As a third component, Qt 5.4 introduces a Technology Preview of a new module called Qt WebView. The Qt WebView module offers a more limited API to embed the web browser that is native to the underlying operating system for use cases where the full Qt WebEngine isn’t needed, or where it can’t be used because of restrictions coming from the underlying OS. In Qt 5.4, the Qt WebView module supports iOS and Android.

Together with the Qt WebSockets module introduced in Qt 5.3, Qt now has great support for many of the latest Web technologies and makes interacting with Web content very easy. Qt WebEngine and Qt WebView make it very easy to embed HTML5, Qt WebChannel creates the communication channel between Qt and HTML5 that is required for hybrid applications, and Qt WebSockets allows for an easy communication between Qt and many Web services.

Qt 5.4 also still contains the older Qt WebKit module. Qt WebKit is still supported, but as of Qt 5.4 we consider it done, so no new functionality will be added to it. We are also planning to deprecate Qt WebKit in future releases, as the new Qt WebEngine provides what is needed. In most use cases, migrating from Qt WebKit to Qt WebEngine is rather straightforward. If you are starting a new project that requires web capabilities, we advise that you already start using Qt WebEngine.

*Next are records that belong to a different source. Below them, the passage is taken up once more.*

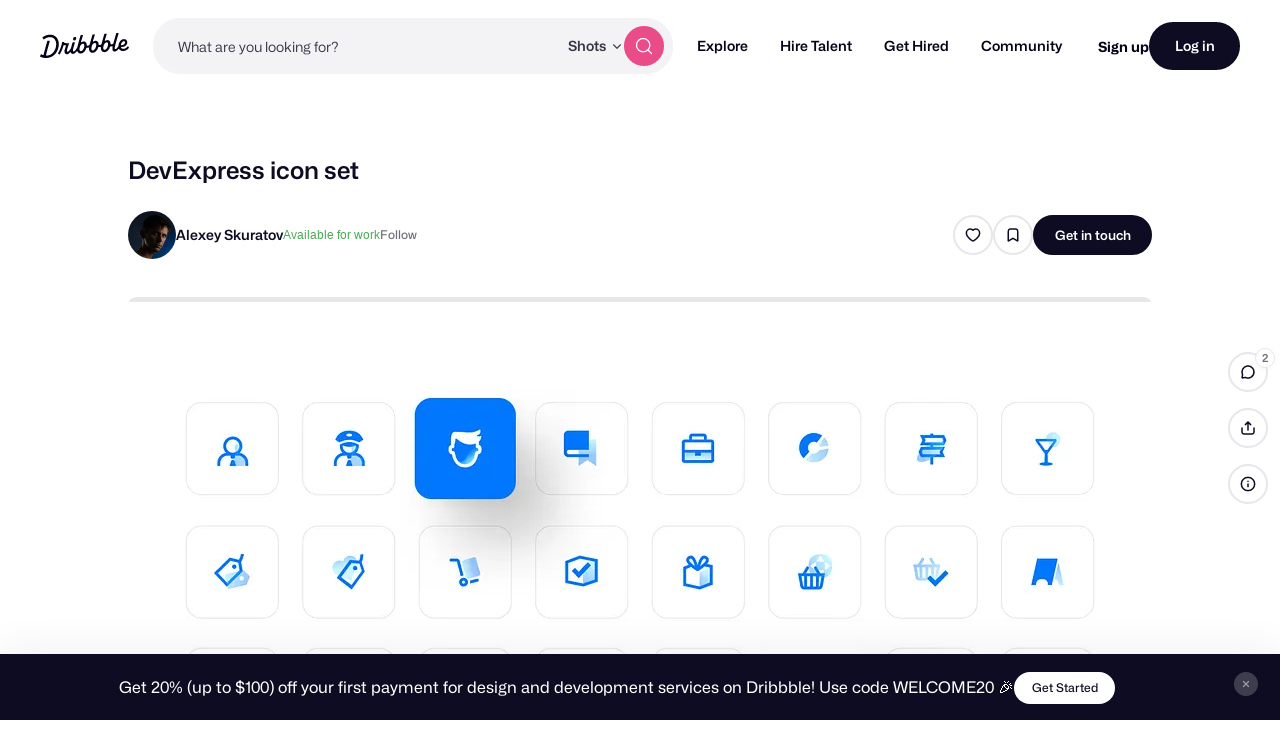

--- FILE ---
content_type: text/html; charset=UTF-8
request_url: https://dribbble.com/shots/10170590-DevExpress-icon-set
body_size: 1805
content:
<!DOCTYPE html>
<html lang="en">
<head>
    <meta charset="utf-8">
    <meta name="viewport" content="width=device-width, initial-scale=1">
    <title></title>
    <style>
        body {
            font-family: "Arial";
        }
    </style>
    <script type="text/javascript">
    window.awsWafCookieDomainList = [];
    window.gokuProps = {
"key":"AQIDAHjcYu/GjX+QlghicBgQ/7bFaQZ+m5FKCMDnO+vTbNg96AFCI/+6WPWvL7ZKDkd8xFi5AAAAfjB8BgkqhkiG9w0BBwagbzBtAgEAMGgGCSqGSIb3DQEHATAeBglghkgBZQMEAS4wEQQMjcRRe4U7aRAnaoooAgEQgDtZTPrkV3kgmqoXsTL8stLsWBAFKpoD1jXgzMLr6jFsw5UX00zBTydf7q3wr+L5F/OGW1+ZfiZFooXfSA==",
          "iv":"CgAGhTKUxwAAAIOT",
          "context":"Du1/ezwmnvuyprkMQN0WCIsOfEMcsn7OgwmxYo8f3P7JqHga4Sf/fcudzRF3mMEpuGmGj7eA6G1ZHAgD35z26bxyNcPI9+PCf4OQGg45RV9O94wabxJR/4KYEfGq0pPiWhCEr9NAS11Y29j/YIFRw9kvIlVCGIkGApmE0i/NFx7D/a/5MFhngFOO0gtQePL/Gra11Ld8D0PSG8w8QUI8VJlSPgUqiT4O1x+1gRsD0PJM0o8pakcx0QOq8qxFQwoHAYhyPS/u1c9TjICBk5sWwSng42g7iWWp/2O6Da3kLELGUAfyG1TPI4TY7baSFoIMPHGIRmhccAbRpSI1uc/Ld16fA9oaeDF1a6SJqYdsaoeebcNFLeo1Dn/feylAh22eXEMAlIeu"
};
    </script>
    <script src="https://043df3d55a9e.947e1d2c.us-east-1.token.awswaf.com/043df3d55a9e/c9933a44d03a/a6adabef7897/challenge.js"></script>
</head>
<body>
    <div id="challenge-container"></div>
    <script type="text/javascript">
        AwsWafIntegration.saveReferrer();
        AwsWafIntegration.checkForceRefresh().then((forceRefresh) => {
            if (forceRefresh) {
                AwsWafIntegration.forceRefreshToken().then(() => {
                    window.location.reload(true);
                });
            } else {
                AwsWafIntegration.getToken().then(() => {
                    window.location.reload(true);
                });
            }
        });
    </script>
    <noscript>
        <h1>JavaScript is disabled</h1>
        In order to continue, we need to verify that you're not a robot.
        This requires JavaScript. Enable JavaScript and then reload the page.
    </noscript>
</body>
</html>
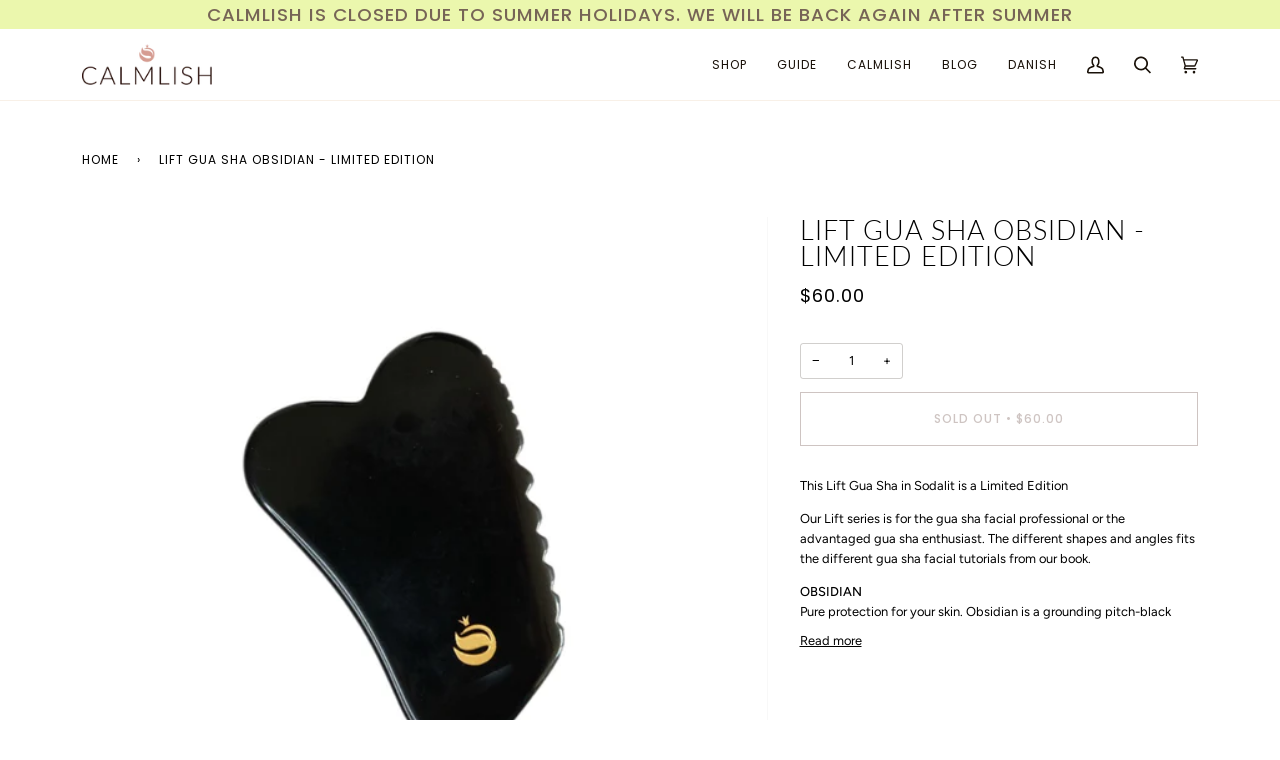

--- FILE ---
content_type: text/css
request_url: https://www.calmlish.com/cdn/shop/t/5/assets/font-settings.css?v=165533645021904846851759331819
body_size: 450
content:
@font-face{font-family:Lato;font-weight:300;font-style:normal;font-display:swap;src:url(//www.calmlish.com/cdn/fonts/lato/lato_n3.a7080ececf6191f1dd5b0cb021691ca9b855c876.woff2?h1=Y2FsbWxpc2guY29t&h2=Y2FsbWxpc2gtY29tLmFjY291bnQubXlzaG9waWZ5LmNvbQ&hmac=a9ba9d3326f2c225e35d5f48d7f8bbb5c00dc52c19ae6c5f3d5305a8fc856cf2) format("woff2"),url(//www.calmlish.com/cdn/fonts/lato/lato_n3.61e34b2ff7341f66543eb08e8c47eef9e1cde558.woff?h1=Y2FsbWxpc2guY29t&h2=Y2FsbWxpc2gtY29tLmFjY291bnQubXlzaG9waWZ5LmNvbQ&hmac=904370a95dccee713aa929fe500014d5750698c17f9d4e049096deb320ba5681) format("woff")}@font-face{font-family:Figtree;font-weight:400;font-style:normal;font-display:swap;src:url(//www.calmlish.com/cdn/fonts/figtree/figtree_n4.3c0838aba1701047e60be6a99a1b0a40ce9b8419.woff2?h1=Y2FsbWxpc2guY29t&h2=Y2FsbWxpc2gtY29tLmFjY291bnQubXlzaG9waWZ5LmNvbQ&hmac=eda1e33253270fe1b67e645b5eb8b98e9193609e3d63702582712497e67f8d39) format("woff2"),url(//www.calmlish.com/cdn/fonts/figtree/figtree_n4.c0575d1db21fc3821f17fd6617d3dee552312137.woff?h1=Y2FsbWxpc2guY29t&h2=Y2FsbWxpc2gtY29tLmFjY291bnQubXlzaG9waWZ5LmNvbQ&hmac=b31f6e7d26f30cbc2b4436430f2b01751e09d625372746c641f2fee751ddd653) format("woff")}@font-face{font-family:Poppins;font-weight:400;font-style:normal;font-display:swap;src:url(//www.calmlish.com/cdn/fonts/poppins/poppins_n4.0ba78fa5af9b0e1a374041b3ceaadf0a43b41362.woff2?h1=Y2FsbWxpc2guY29t&h2=Y2FsbWxpc2gtY29tLmFjY291bnQubXlzaG9waWZ5LmNvbQ&hmac=64cd0edc3aa0699d4d61f3e3cc397ccfd9c6ef45527dc7a3fa6effc449bd37f0) format("woff2"),url(//www.calmlish.com/cdn/fonts/poppins/poppins_n4.214741a72ff2596839fc9760ee7a770386cf16ca.woff?h1=Y2FsbWxpc2guY29t&h2=Y2FsbWxpc2gtY29tLmFjY291bnQubXlzaG9waWZ5LmNvbQ&hmac=296b6c8418098392af8328f899c7172aa4b2011ad6b04a83c00f331b1cb00120) format("woff")}@font-face{font-family:Lato;font-weight:400;font-style:normal;font-display:swap;src:url(//www.calmlish.com/cdn/fonts/lato/lato_n4.c3b93d431f0091c8be23185e15c9d1fee1e971c5.woff2?h1=Y2FsbWxpc2guY29t&h2=Y2FsbWxpc2gtY29tLmFjY291bnQubXlzaG9waWZ5LmNvbQ&hmac=a1e8c357e9830d095fe1b8bd76e0a98f71368062e5306704ef85dda1dfaf758a) format("woff2"),url(//www.calmlish.com/cdn/fonts/lato/lato_n4.d5c00c781efb195594fd2fd4ad04f7882949e327.woff?h1=Y2FsbWxpc2guY29t&h2=Y2FsbWxpc2gtY29tLmFjY291bnQubXlzaG9waWZ5LmNvbQ&hmac=abd4b60d602cd73caaa3ed0958bb84eee381a2a83cf616ddb7e8607e445c03c6) format("woff")}@font-face{font-family:Poppins;font-weight:500;font-style:normal;font-display:swap;src:url(//www.calmlish.com/cdn/fonts/poppins/poppins_n5.ad5b4b72b59a00358afc706450c864c3c8323842.woff2?h1=Y2FsbWxpc2guY29t&h2=Y2FsbWxpc2gtY29tLmFjY291bnQubXlzaG9waWZ5LmNvbQ&hmac=539e8ac112f67f7148c9377aca205bfc855c50a6beb43dd949cd148ed17075d1) format("woff2"),url(//www.calmlish.com/cdn/fonts/poppins/poppins_n5.33757fdf985af2d24b32fcd84c9a09224d4b2c39.woff?h1=Y2FsbWxpc2guY29t&h2=Y2FsbWxpc2gtY29tLmFjY291bnQubXlzaG9waWZ5LmNvbQ&hmac=7ad818a8763f8667fd2fa483d063f69d1fa373de60c57210c3b726eb76554d8d) format("woff")}@font-face{font-family:Figtree;font-weight:500;font-style:normal;font-display:swap;src:url(//www.calmlish.com/cdn/fonts/figtree/figtree_n5.3b6b7df38aa5986536945796e1f947445832047c.woff2?h1=Y2FsbWxpc2guY29t&h2=Y2FsbWxpc2gtY29tLmFjY291bnQubXlzaG9waWZ5LmNvbQ&hmac=3d0fec07d6f1080dd661dc1026b8d048b329898ccefbe6e63611c26bfafd29f9) format("woff2"),url(//www.calmlish.com/cdn/fonts/figtree/figtree_n5.f26bf6dcae278b0ed902605f6605fa3338e81dab.woff?h1=Y2FsbWxpc2guY29t&h2=Y2FsbWxpc2gtY29tLmFjY291bnQubXlzaG9waWZ5LmNvbQ&hmac=6bbe615f0a2b755b96ff4864ef58ca83b8123f2cf326e4ce15507d63b0dbe575) format("woff")}@font-face{font-family:Figtree;font-weight:400;font-style:italic;font-display:swap;src:url(//www.calmlish.com/cdn/fonts/figtree/figtree_i4.89f7a4275c064845c304a4cf8a4a586060656db2.woff2?h1=Y2FsbWxpc2guY29t&h2=Y2FsbWxpc2gtY29tLmFjY291bnQubXlzaG9waWZ5LmNvbQ&hmac=55d4106369b63604e3a5189931246789eb729c5f8e9afbd6ad5e008af456b4be) format("woff2"),url(//www.calmlish.com/cdn/fonts/figtree/figtree_i4.6f955aaaafc55a22ffc1f32ecf3756859a5ad3e2.woff?h1=Y2FsbWxpc2guY29t&h2=Y2FsbWxpc2gtY29tLmFjY291bnQubXlzaG9waWZ5LmNvbQ&hmac=2d4309ad1942f5a73a605a37a889257bfe1804f67bef4a6906d20b0774a718f9) format("woff")}@font-face{font-family:Figtree;font-weight:500;font-style:italic;font-display:swap;src:url(//www.calmlish.com/cdn/fonts/figtree/figtree_i5.969396f679a62854cf82dbf67acc5721e41351f0.woff2?h1=Y2FsbWxpc2guY29t&h2=Y2FsbWxpc2gtY29tLmFjY291bnQubXlzaG9waWZ5LmNvbQ&hmac=94724f1de037b4b04aa8113830db287910e53cc8f276318925348fa12cce56a3) format("woff2"),url(//www.calmlish.com/cdn/fonts/figtree/figtree_i5.93bc1cad6c73ca9815f9777c49176dfc9d2890dd.woff?h1=Y2FsbWxpc2guY29t&h2=Y2FsbWxpc2gtY29tLmFjY291bnQubXlzaG9waWZ5LmNvbQ&hmac=6d7a85ffba605856a4c6754921a5d063728eee60b5a08d7d4f2ab204dec1d632) format("woff")}
/*# sourceMappingURL=/cdn/shop/t/5/assets/font-settings.css.map?v=165533645021904846851759331819 */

Qt for WinRT | Completing our Cross-Platform Offering

The second big new feature of Qt 5.4 is the completion of our cross-platform story with the full support for Qt on Windows Runtime. Qt for Windows Runtime was already added as a supported Beta to Qt 5.3, and has now reached the state where it is a fully supported part of Qt. With Qt for Windows Runtime, you can create applications for the Windows Store, targeting both Windows Phone 8.1 and above as well as Windows 8.1 and newer.